Otto Schmidt Verlag

BFH 20.8.2014, X R 33/12

Der nach Bestandskraft gestellte Antrag auf Realsplitting ist kein rückwirkendes Ereignis

Ein erst nach Bestandskraft des Einkommensteuerbescheids gestellter Antrag auf Abzug von Unterhaltsleistungen im Wege des Realsplittings ist kein rückwirkendes Ereignis, wenn die Zustimmungserklärung des Unterhaltsempfängers dem Geber bereits vor Eintritt der Bestandskraft vorlag. In dem Fall hat es allein der Geber in der Hand, den durch die bereits vorliegende Zustimmungserklärung qualifizierten Antrag rechtzeitig vor Eintritt der Bestandskraft zu stellen oder nicht.

Der Sachverhalt:
Der Kläger lebte im Streitjahr 2007 bereits seit mehreren Jahren von seiner Ehefrau (E) dauernd getrennt. Er leistete ihr Barunterhalt, den das Finanzamt in den Vorjahren 2003 bis 2006 beim Kläger antragsgemäß und mit Zustimmung der E als Sonderausgaben gem. § 10 Abs. 1 Nr. 1 EStG berücksichtigte. Die letzte Zustimmungserklärung der E datiert vom 30.12.2009.

Die Einkommensteuererklärung 2007 ließ der Kläger von seinem Steuerberater S vorbereiten. S nutzte hierfür die Steuerberatungssoftware eines großen kommerziellen Anbieters (A). Er übermittelte die Daten am 8.3.2010 elektronisch an das Finanzamt; am Folgetag gingen die Anlagen zur Einkommensteuererklärung in Papierform beim Finanzamt ein. Weder in den elektronisch übermittelten Daten noch in den per Post übersandten Unterlagen wurden Unterhaltsleistungen als Sonderausgaben geltend gemacht. Das Finanzamt veranlagte mit Bescheid vom 20.4.2010 erklärungsgemäß. Dieser Bescheid enthielt keine (streitgegenständlichen) Nebenbestimmung. Er wurde nicht angefochten.
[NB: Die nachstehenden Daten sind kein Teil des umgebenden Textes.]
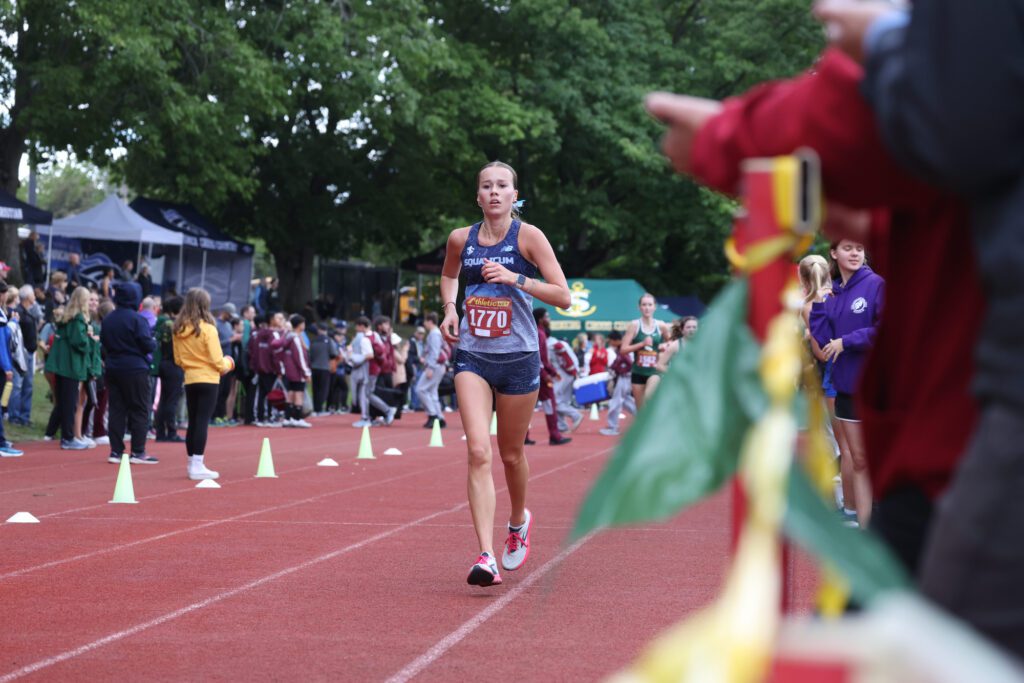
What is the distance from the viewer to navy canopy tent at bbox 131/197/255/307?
3036 centimetres

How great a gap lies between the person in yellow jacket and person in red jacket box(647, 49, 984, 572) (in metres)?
12.7

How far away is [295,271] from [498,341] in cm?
3259

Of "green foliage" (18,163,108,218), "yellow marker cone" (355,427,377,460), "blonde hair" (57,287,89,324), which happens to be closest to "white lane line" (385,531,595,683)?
"yellow marker cone" (355,427,377,460)

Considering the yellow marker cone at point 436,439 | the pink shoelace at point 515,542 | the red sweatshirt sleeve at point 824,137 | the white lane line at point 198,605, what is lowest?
the yellow marker cone at point 436,439

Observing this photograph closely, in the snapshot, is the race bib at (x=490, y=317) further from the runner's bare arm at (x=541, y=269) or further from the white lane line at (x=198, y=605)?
the white lane line at (x=198, y=605)

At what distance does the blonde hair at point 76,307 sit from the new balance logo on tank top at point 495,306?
1087 centimetres

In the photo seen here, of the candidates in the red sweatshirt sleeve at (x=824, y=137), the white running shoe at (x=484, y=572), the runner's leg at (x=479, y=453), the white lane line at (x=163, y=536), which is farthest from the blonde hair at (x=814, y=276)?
the red sweatshirt sleeve at (x=824, y=137)

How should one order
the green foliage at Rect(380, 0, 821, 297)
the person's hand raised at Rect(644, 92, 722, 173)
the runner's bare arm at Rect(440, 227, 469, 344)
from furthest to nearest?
the green foliage at Rect(380, 0, 821, 297) < the runner's bare arm at Rect(440, 227, 469, 344) < the person's hand raised at Rect(644, 92, 722, 173)

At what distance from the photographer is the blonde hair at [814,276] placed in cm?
1050

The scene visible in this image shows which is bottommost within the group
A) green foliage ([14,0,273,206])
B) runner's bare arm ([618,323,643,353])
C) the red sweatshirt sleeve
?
runner's bare arm ([618,323,643,353])

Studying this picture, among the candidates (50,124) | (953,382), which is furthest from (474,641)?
(50,124)

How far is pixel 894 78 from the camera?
6.64ft

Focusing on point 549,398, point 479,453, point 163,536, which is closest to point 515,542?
point 479,453

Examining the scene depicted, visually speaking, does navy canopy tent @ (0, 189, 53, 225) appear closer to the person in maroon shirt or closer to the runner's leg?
the person in maroon shirt
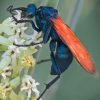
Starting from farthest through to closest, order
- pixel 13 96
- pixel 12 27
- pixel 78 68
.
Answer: pixel 78 68 → pixel 12 27 → pixel 13 96

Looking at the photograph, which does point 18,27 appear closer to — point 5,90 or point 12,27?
point 12,27

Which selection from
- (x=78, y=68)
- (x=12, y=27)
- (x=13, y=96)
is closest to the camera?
(x=13, y=96)

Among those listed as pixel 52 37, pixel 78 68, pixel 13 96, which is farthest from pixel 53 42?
pixel 13 96

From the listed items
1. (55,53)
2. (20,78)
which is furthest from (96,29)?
(20,78)

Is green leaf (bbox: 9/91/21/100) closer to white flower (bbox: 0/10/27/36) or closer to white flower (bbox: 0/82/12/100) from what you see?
white flower (bbox: 0/82/12/100)

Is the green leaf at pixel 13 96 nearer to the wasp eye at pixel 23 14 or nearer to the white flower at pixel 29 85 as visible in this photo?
the white flower at pixel 29 85

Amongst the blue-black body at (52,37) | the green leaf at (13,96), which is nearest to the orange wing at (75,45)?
the blue-black body at (52,37)

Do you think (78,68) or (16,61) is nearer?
(16,61)
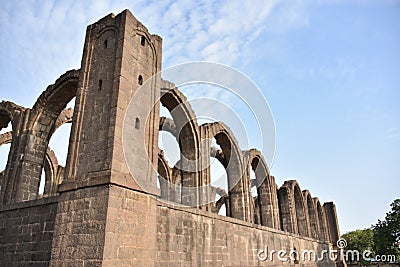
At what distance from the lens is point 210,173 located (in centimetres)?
1109

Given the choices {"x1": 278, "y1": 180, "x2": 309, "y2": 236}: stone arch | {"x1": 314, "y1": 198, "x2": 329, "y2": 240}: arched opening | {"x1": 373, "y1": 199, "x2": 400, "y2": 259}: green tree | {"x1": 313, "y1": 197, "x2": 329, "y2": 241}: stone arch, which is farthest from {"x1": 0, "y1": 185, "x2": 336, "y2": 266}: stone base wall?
{"x1": 373, "y1": 199, "x2": 400, "y2": 259}: green tree

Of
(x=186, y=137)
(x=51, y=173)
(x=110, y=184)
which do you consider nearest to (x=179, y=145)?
(x=186, y=137)

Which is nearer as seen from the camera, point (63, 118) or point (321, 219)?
point (63, 118)

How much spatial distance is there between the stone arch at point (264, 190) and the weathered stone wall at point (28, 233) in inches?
380

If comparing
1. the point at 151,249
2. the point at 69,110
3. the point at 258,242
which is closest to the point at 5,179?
the point at 69,110

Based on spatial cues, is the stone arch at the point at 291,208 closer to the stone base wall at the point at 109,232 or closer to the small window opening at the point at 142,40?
the stone base wall at the point at 109,232

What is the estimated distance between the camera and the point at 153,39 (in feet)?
29.4

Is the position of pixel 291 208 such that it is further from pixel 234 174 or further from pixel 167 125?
pixel 167 125

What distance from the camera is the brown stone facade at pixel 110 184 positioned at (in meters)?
6.14

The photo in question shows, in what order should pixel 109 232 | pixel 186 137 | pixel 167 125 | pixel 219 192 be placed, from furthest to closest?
pixel 219 192 → pixel 167 125 → pixel 186 137 → pixel 109 232

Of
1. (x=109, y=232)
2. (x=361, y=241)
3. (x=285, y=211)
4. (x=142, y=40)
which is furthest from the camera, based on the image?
(x=361, y=241)

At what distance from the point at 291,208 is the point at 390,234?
14278mm

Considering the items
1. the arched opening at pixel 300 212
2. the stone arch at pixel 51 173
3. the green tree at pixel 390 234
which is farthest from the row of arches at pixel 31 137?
the green tree at pixel 390 234

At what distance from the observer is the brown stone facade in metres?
6.14
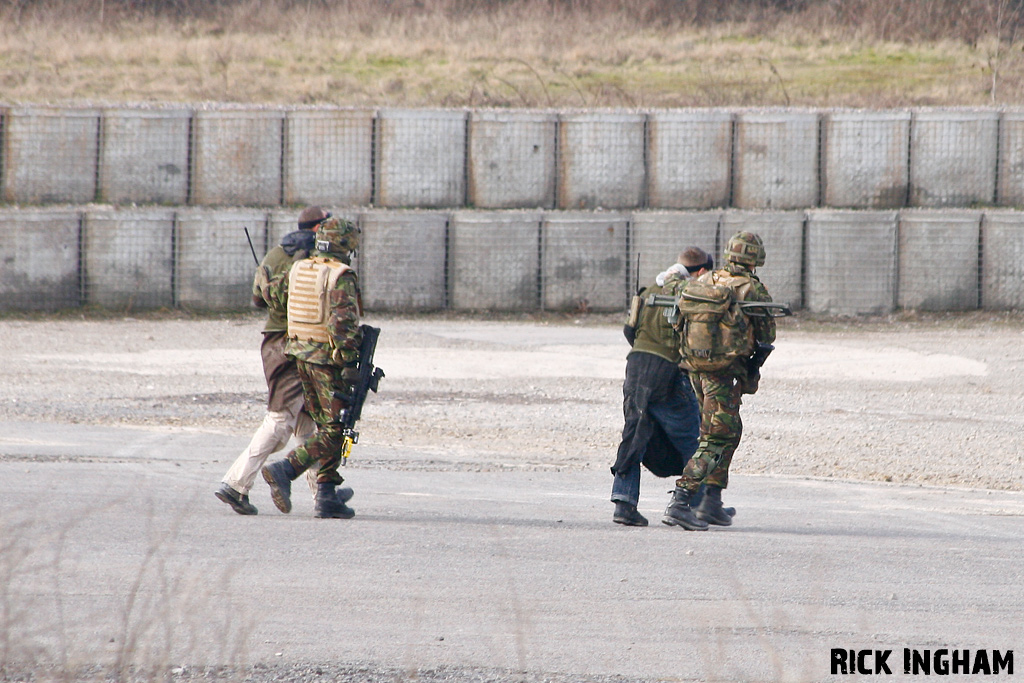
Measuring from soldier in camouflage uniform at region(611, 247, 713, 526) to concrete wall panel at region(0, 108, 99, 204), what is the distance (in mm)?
12257

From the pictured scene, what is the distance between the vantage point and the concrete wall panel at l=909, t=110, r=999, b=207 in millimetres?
16172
Am 30.8.2010 beantragte S für den Kläger die Änderung des Bescheids nach § 175 Abs. 1 S. 1 Nr. 2 AO oder dessen Berichtigung nach § 129 AO dahingehend, dass Unterhaltsleistungen als Sonderausgaben abgezogen werden. Er brachte vor, die verwendete Software der A habe für das Jahr 2007 einen Programmierfehler aufgewiesen. Unterhaltsaufwendungen würden im Rahmen der Datenübernahme aus dem Vorjahr zwar auf dem Bildschirm des Softwarenutzers angezeigt, jedoch weder in die dem Finanzamt zu übermittelnden Daten noch in die Papierausdrucke der Steuererklärung übernommen. Nach Ergehen des Steuerbescheids habe S die Bescheiddaten lediglich mit den von ihm dem Finanzamt über die A-Software übermittelten Daten verglichen, was berufsüblich sei und keine Abweichungen ergeben habe. Das Finanzamt lehnte den Änderungsantrag ab.

Das FG wies die hiergegen gerichtete Klage ab. Die Revision des Klägers hatte vor dem BFH keinen Erfolg.

Die Gründe:
Eine Änderung nach § 175 Abs. 1 S. 1 Nr. 2 AO ist nicht möglich.

Nach dieser Vorschrift ist ein Steuerbescheid zu ändern, soweit ein Ereignis eintritt, das steuerliche Wirkung für die Vergangenheit hat. Ob ein Ereignis ausnahmsweise steuerlich in die Vergangenheit zurückwirkt, richtet sich allein nach den Normen des jeweils einschlägigen materiellen Steuerrechts. Es muss ein Bedürfnis bestehen, eine schon bestandskräftig getroffene Regelung an die nachträgliche Sachverhaltsänderung anzupassen. Die von der Rechtsprechung bisher angenommenen Ausnahmen sind in aller Regel dadurch gekennzeichnet, dass zumindest bei einer übergreifenden Betrachtung noch keine vollständige Bestandskraft eingetreten war.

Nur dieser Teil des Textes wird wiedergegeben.